How the Trumpet Got Its Toot
A Children’s Opera by Anthony Plog
Based on a story by Ronald Kidd
Produced by Utah Opera, 2004
Once upon a time, a Trumpet was born to a pair of ordinary brass candlesticks. So begins a musical fable that introduces the instruments of the orchestra, while dealing in a charming, humorous way with themes that have always faced young people: leaving home to pursue one’s destiny, trying to discover what that destiny is, learning life’s lessons, dealing with rejection and failure, and following our dreams.
In Act One, the Trumpet realizes that he is not meant to be a candlestick but instead wants to play music. He meets a traveling Tuba named Joe, who describes a town called Sinfonia, where music is everywhere and the instruments of the orchestra live in harmony. The Trumpet, eager to go there, tearfully leaves his parents and sets out for Sinfonia with Joe to pursue his dreams.
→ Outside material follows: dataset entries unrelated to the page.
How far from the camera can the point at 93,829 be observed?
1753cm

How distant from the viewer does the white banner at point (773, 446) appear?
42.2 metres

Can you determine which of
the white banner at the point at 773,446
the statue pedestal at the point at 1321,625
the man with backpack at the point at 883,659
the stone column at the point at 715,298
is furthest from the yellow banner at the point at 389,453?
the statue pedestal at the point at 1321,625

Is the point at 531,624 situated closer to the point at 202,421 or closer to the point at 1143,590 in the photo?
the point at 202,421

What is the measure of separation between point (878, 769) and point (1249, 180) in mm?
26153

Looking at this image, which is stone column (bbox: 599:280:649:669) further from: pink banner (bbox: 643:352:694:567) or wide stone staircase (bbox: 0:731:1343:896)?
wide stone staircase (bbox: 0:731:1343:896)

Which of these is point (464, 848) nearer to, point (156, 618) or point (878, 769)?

Upon arriving in Sinfonia, the Trumpet is befriended by a Flute, who shows him that music can express joy, sadness, and the deepest desires of us all. As she finishes, a messenger announces a contest to determine who will be the Mayor’s new herald. Excited, the Trumpet decides to enter the contest.
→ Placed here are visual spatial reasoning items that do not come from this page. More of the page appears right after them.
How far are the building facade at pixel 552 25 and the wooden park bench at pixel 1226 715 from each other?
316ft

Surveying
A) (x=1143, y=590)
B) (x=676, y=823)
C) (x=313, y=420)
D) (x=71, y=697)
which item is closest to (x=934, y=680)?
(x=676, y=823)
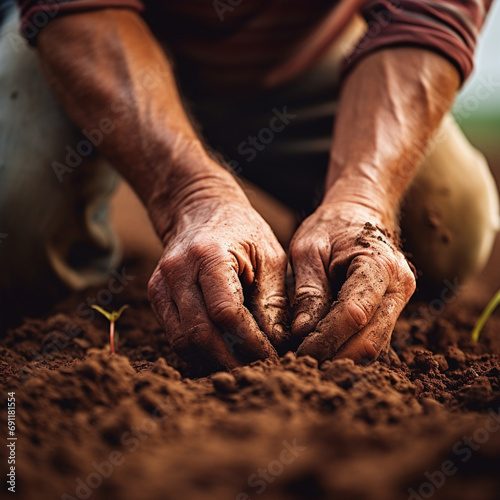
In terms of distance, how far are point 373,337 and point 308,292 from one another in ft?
0.43

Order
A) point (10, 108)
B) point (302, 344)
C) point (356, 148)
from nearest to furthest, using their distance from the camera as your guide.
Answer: point (302, 344)
point (356, 148)
point (10, 108)

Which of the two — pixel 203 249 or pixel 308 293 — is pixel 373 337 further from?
pixel 203 249

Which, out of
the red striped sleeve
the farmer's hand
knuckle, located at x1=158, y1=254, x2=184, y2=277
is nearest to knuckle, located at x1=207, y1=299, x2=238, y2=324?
the farmer's hand

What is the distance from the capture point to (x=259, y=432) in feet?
1.96

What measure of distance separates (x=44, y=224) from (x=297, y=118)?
91cm

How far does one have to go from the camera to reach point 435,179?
176 centimetres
A festive atmosphere opens Act Two as the crowd gathers for the contest. When the competition begins, each instrument or instrumental group auditions, so that we meet the instruments of the orchestra, discovering their unique sounds and personalities. The Trumpet, the last to audition, splatters the notes of a fanfare. The instruments laugh, and he slumps off in disgrace.
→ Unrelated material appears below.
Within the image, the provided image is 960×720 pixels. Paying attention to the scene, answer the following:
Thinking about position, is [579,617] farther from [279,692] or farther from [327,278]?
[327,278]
Several hours later, a disconsolate Trumpet walks the deserted streets of Sinfonia, wondering if he will ever discover his destiny. He notices that embers from the festival have started a fire, which is spreading through the town. The Trumpet yells for help, playing a fanfare loud and true. Windows open, people emerge, and they manage to put out the fire. The Trumpet’s fanfare has saved Sinfonia! He is appointed as the Mayor's new herald, finding his true calling at last.
“In the tradition of ‘Young Person’s Guide to the Orchestra’ and ‘Peter and the Wolf’ comes Anthony Plog’s ‘How the Trumpet Got Its Toot,’ a fun little fable that acquaints listeners with orchestral instruments while delivering a useful lesson about perseverance, hard work, and finding one’s voice….. ‘Trumpet’ finds its voice, and it sings.”